I had easily figured to myself, that it was easier for the emperor to let people know that such was his wish, than for others to affect an unconsciousness which they did not feel, or an indifference which they felt still less. I had guessed that, in such scenes, his desire to be allowed to move about unnoticed, was difficult to be reduced to perfect practice. But I was far indeed from being prepared for what I beheld.

Sauntering idly along, I became conscious, not of a start among the throng—not of any exclamation—not even of any particular hush, but of an indefinable sensation around me. Crowds have their general physiognomies like individuals. This sensation was as perceptible as a change of countenance, and as silent. I looked up, and in the midst of a vacant place, from which every one had shrunk back, as from a plague-stricken spot, or a haunted floor, or a "fairy-ring," about ten yards onward and facing me, I saw the emperor (his head bare), standing alone, with his back against the opposite wall. I had often seen him before in the streets, but never with so good an opportunity of noting his physiognomy, deportment, figure, and whole appearance.

"Now," said I to myself, "let me realize this with accuracy. It is not so much the Sovereign of Russia whom you see there, as it is Russia itself—a power—a sway, in a single person. He is the only surviving instance or ensample of types, such as loomed before the minds of the prophets of God aforetime, and have been thought worthy to be the themes of their awful predictions. This is Cyrus, or the second Cæsar; this a mystic statue—not that of which the head was of fine gold, but the breast and the arms of silver, and the belly and the thighs of brass, and the legs of iron; the feet part of iron, and part of clay."

Not such; yet assuredly such like.

I forgot every thing around me, except that great mighty figure towering aloft. It were useless to describe very particularly the present Emperor "of all the Russias." People in England still remember him, as he was when he visited us in his magnificent youth. Years have indeed made some change. His hair is thin, which was then so abundant. Public care has written some lines on a face, far more commanding, though perhaps less haughty, and certainly less blooming than in those days.

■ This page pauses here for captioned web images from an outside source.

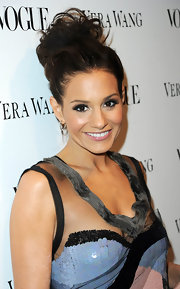 American Idol judge Kara DioGuardi sported a very elegant looking up-so which was pinned to perfection.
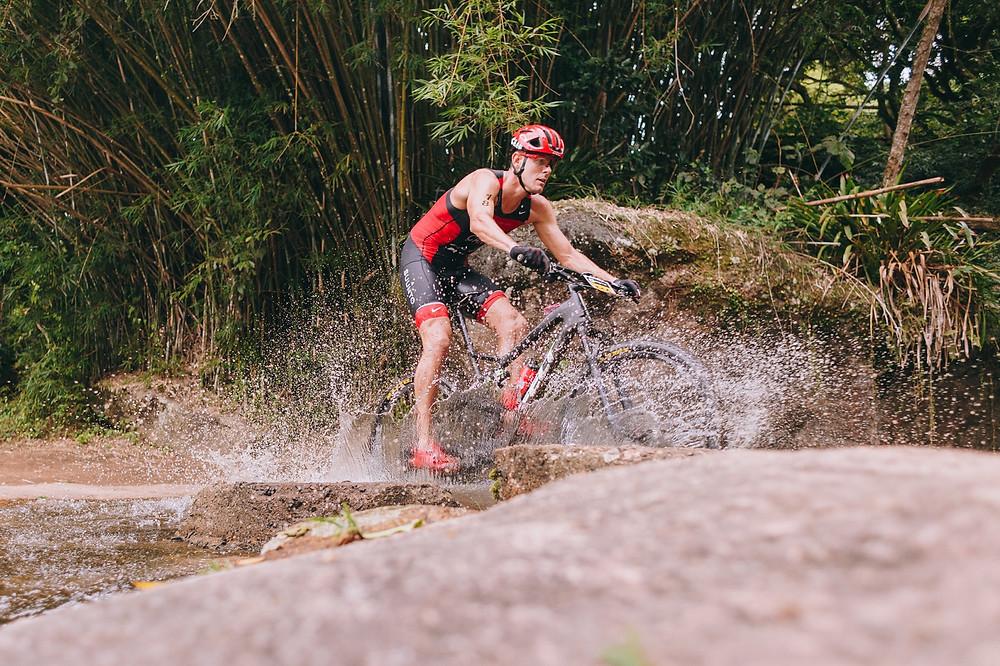 O canadense Karsten Madsen fez bom trajeto de bike e terminou a prova de triatlo em segundo lugar / HÉRCULES RAKAUSKAS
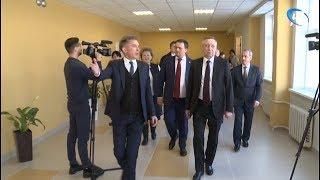 Александр Беглов проверил, как осваиваются федеральные средства в социальных учреждениях Новгорода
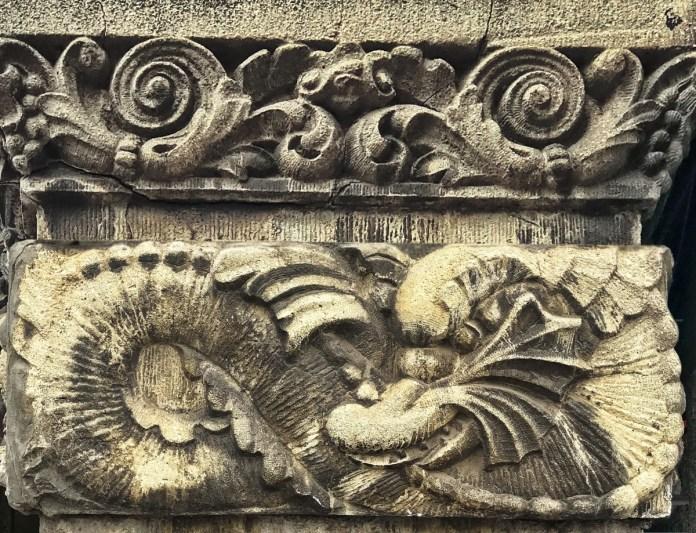 Елементи декору на фасаді кам'яниці Йони Шпрехера на пл. Міцкевича, 8.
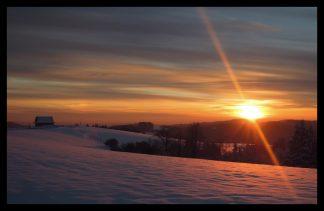 Západ slunce na Valašsku. Prodej fotoobrazů Dlouhá Trať, Fotograf Lukáš Budínský, podpora Mamma HELP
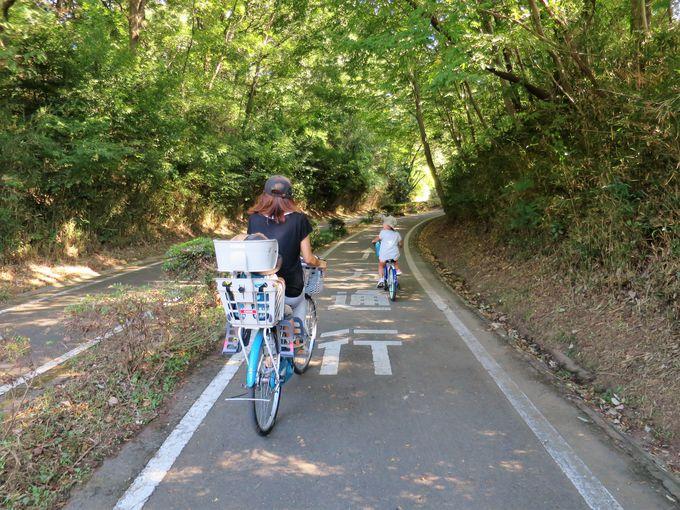 西口ゲートを目指そう!移動は貸自転車が便利
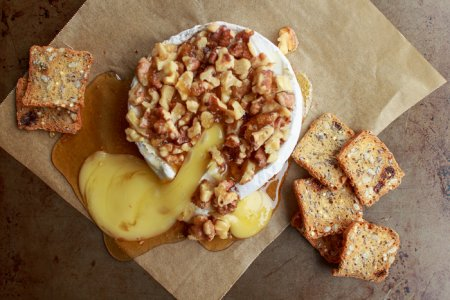 Сыр бри, запеченный с орехами и медом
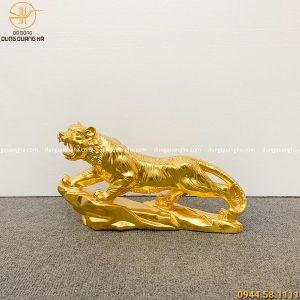 Tượng hổ phong thủy bằng đồng dát vàng cao 23cm dài 45cm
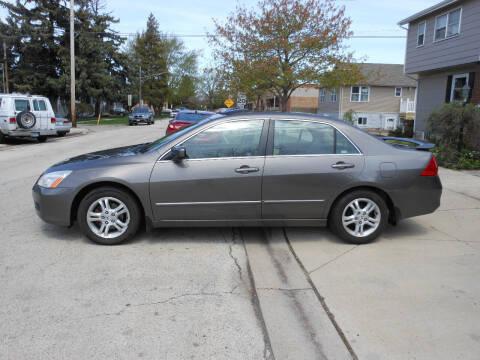 2007 Honda Accord for sale at Grand River Auto Sales in River Grove IL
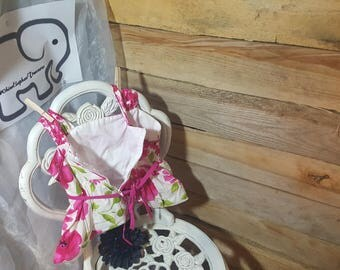 Pretty in Pink Clothes Pin Bag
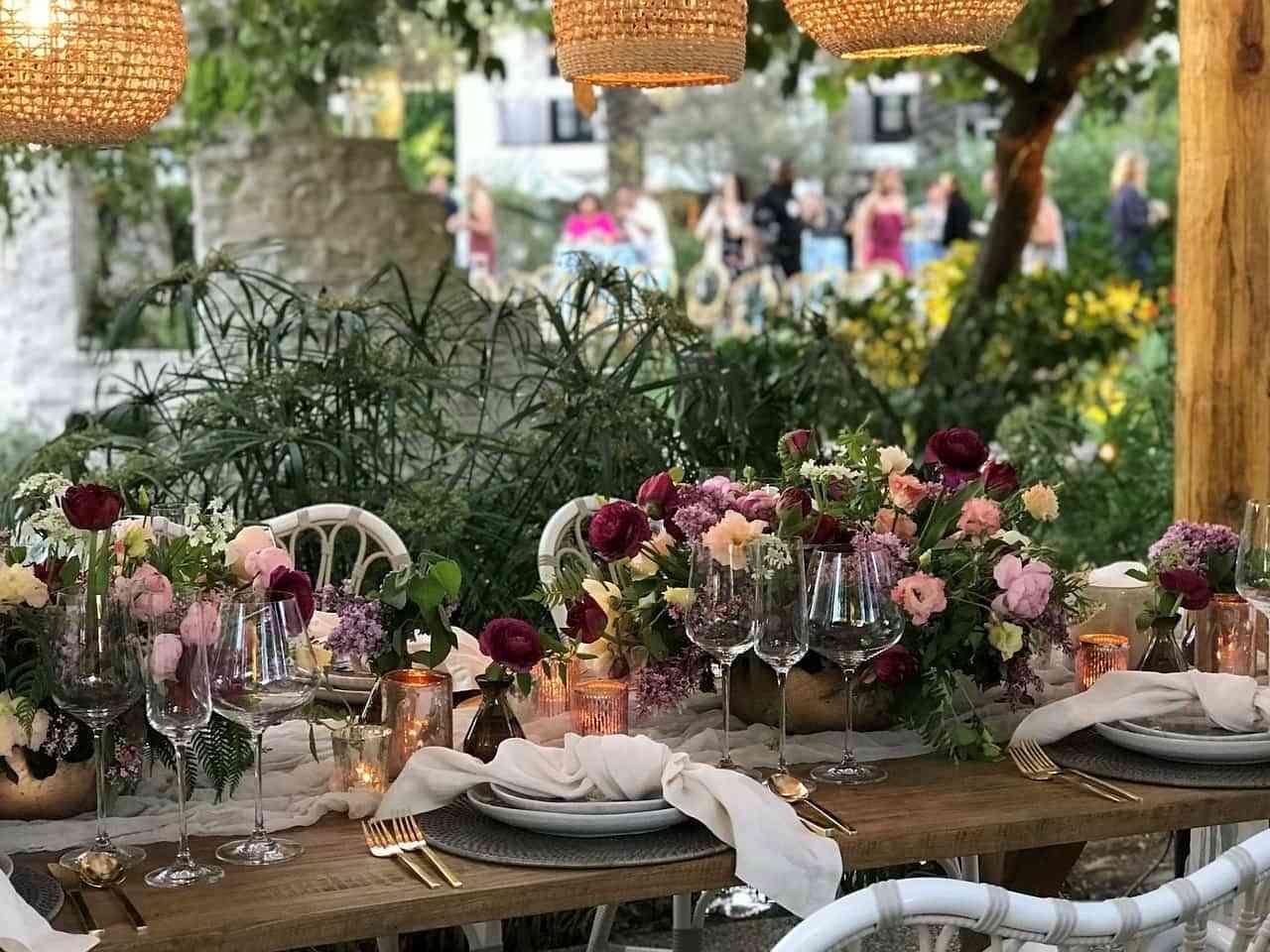 Agregar flores, vajilla colorida, jarrones, todo agrega un toque fresco y de color para decorar la mesa del comedor.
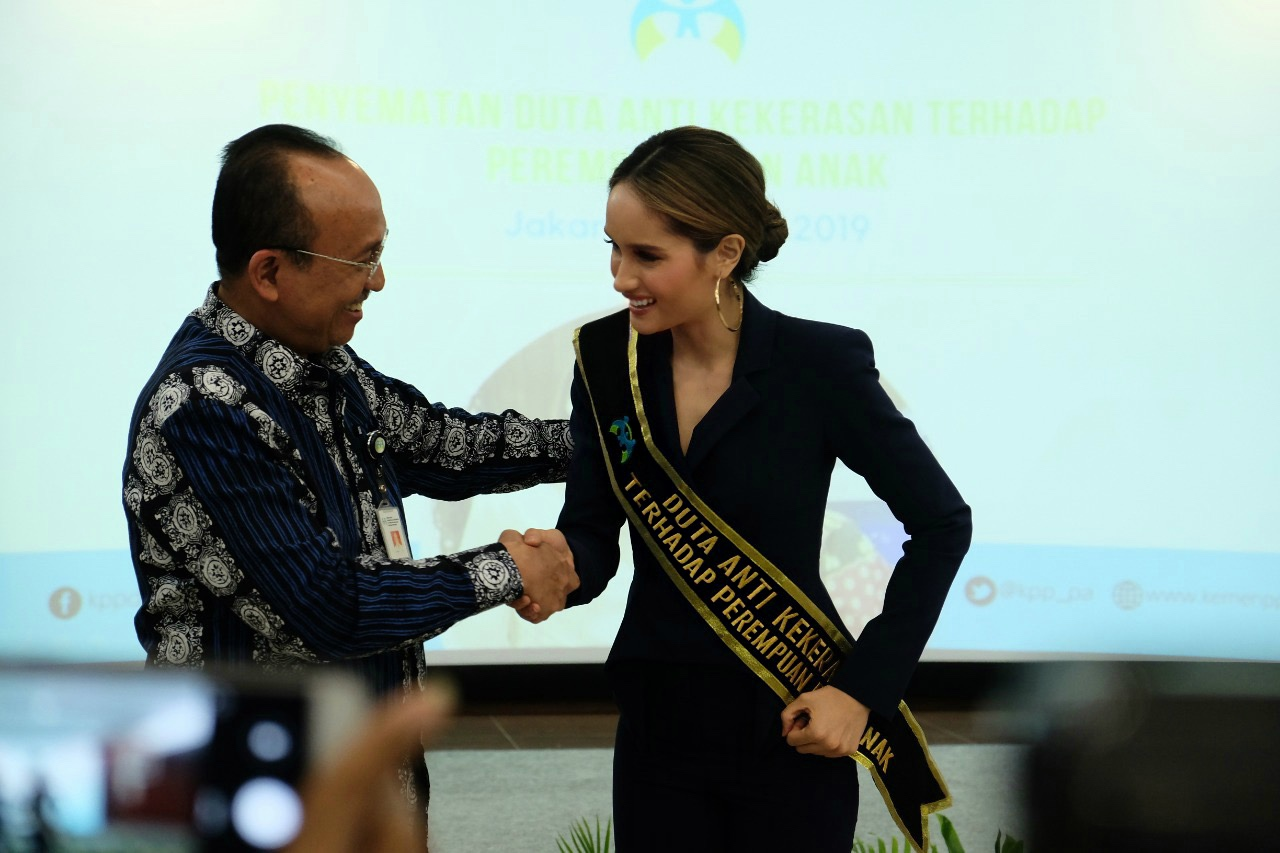 Dubbing ceremony as the Ambassador Of Anti-violence Against Women and Children.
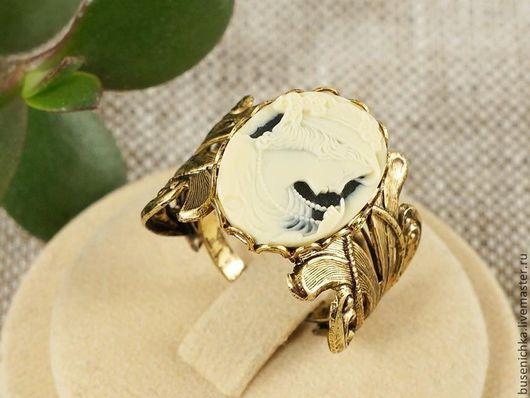 Кольца ручной работы. Ярмарка Мастеров - ручная работа. Купить Кольцо-камея Дама с бусами, античное золото (13х18мм). Handmade.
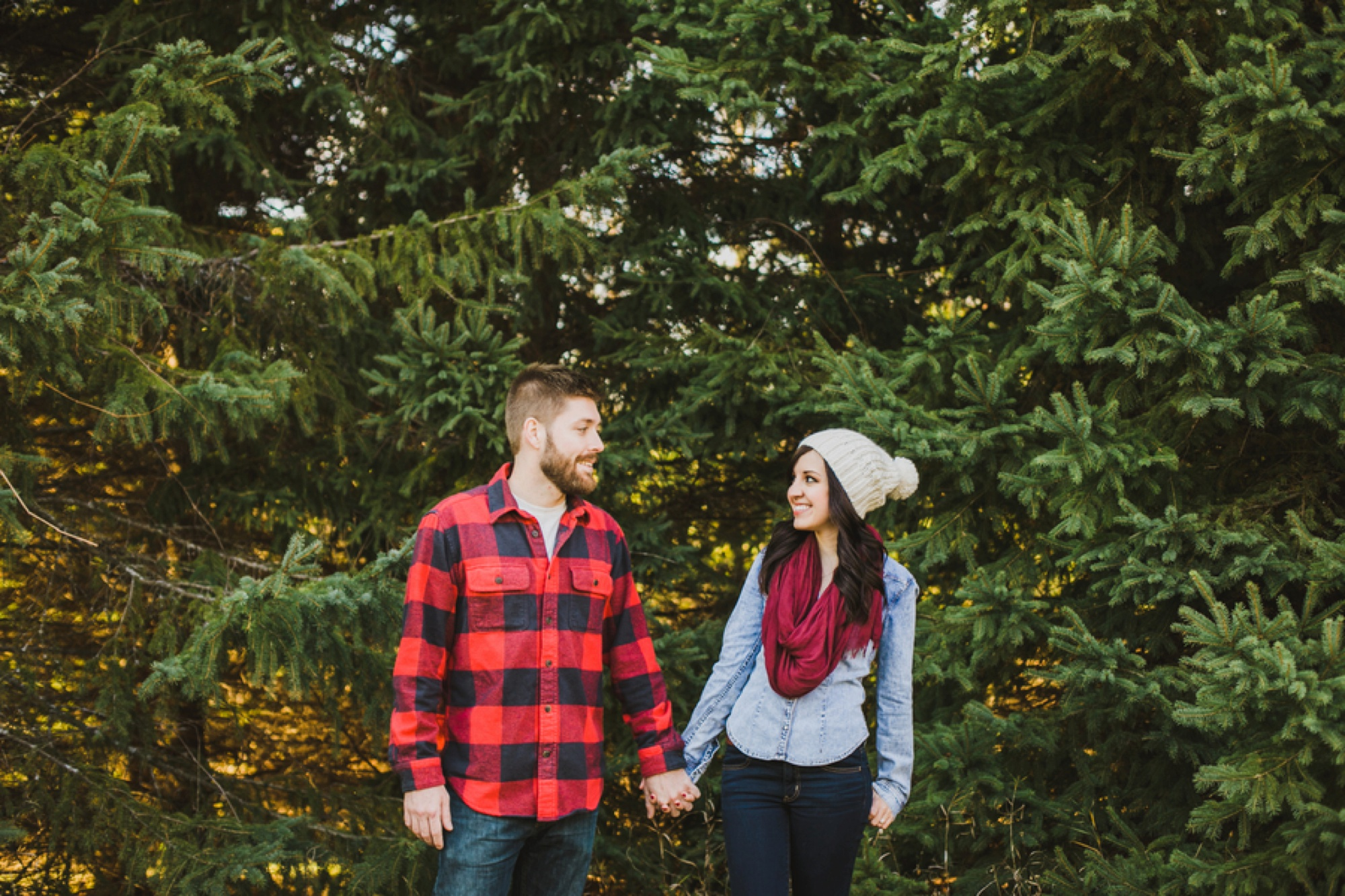 what to wear for engagement pictures, fall engagement pictures, State Park Fall Engagement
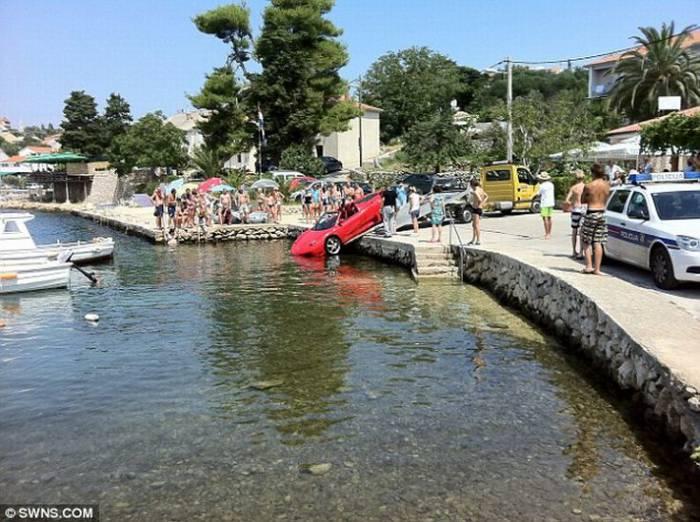 В Хорватии утопили Ferrari 360 Spider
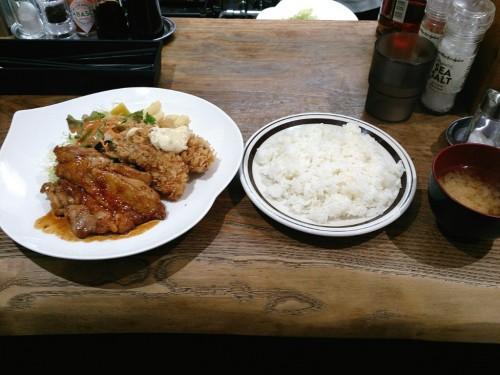 チキン照り焼きカキフライ(2ヶ)添え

But he has still the same marvelous width of chest and shoulder, the same royal-looking height, the same large open blue eye, full of authority and instinct with mind; a forehead which is even broader and loftier than of old, and which never yet belonged to one whose mental powers were not extraordinary; and that statuesque set of the head, which, if it wore no crown, would yet make you know it for the head of some mighty king.

"They would have proclaimed him," said I to myself, "on their shields, in the days of Attila, or of Clovis."

On the present occasion, the emperor was standing alone, as I have said; his back resting against the wall, and a crowd of the most persistent gazers around. He looked vexed—even melancholy. They would not grant him this casual moment of amusement untormented. He had the air of one at bay. He faced the crowd full, and wherever his glance fell, I could see all eyes sink before it immediately. It rested a moment on myself. I had often heard, and often read, that it was difficult to return his look; and why I know not. It is but an eye; yet, whether it was the involuntary sympathy I felt for a king thus bayed in his moments of relaxation, or whether it was that in his piercing glance, there is an expression as if he were about to address you, and thus to make you the object of universal notice, or whatever else it may be, I too dropped my looks to the ground.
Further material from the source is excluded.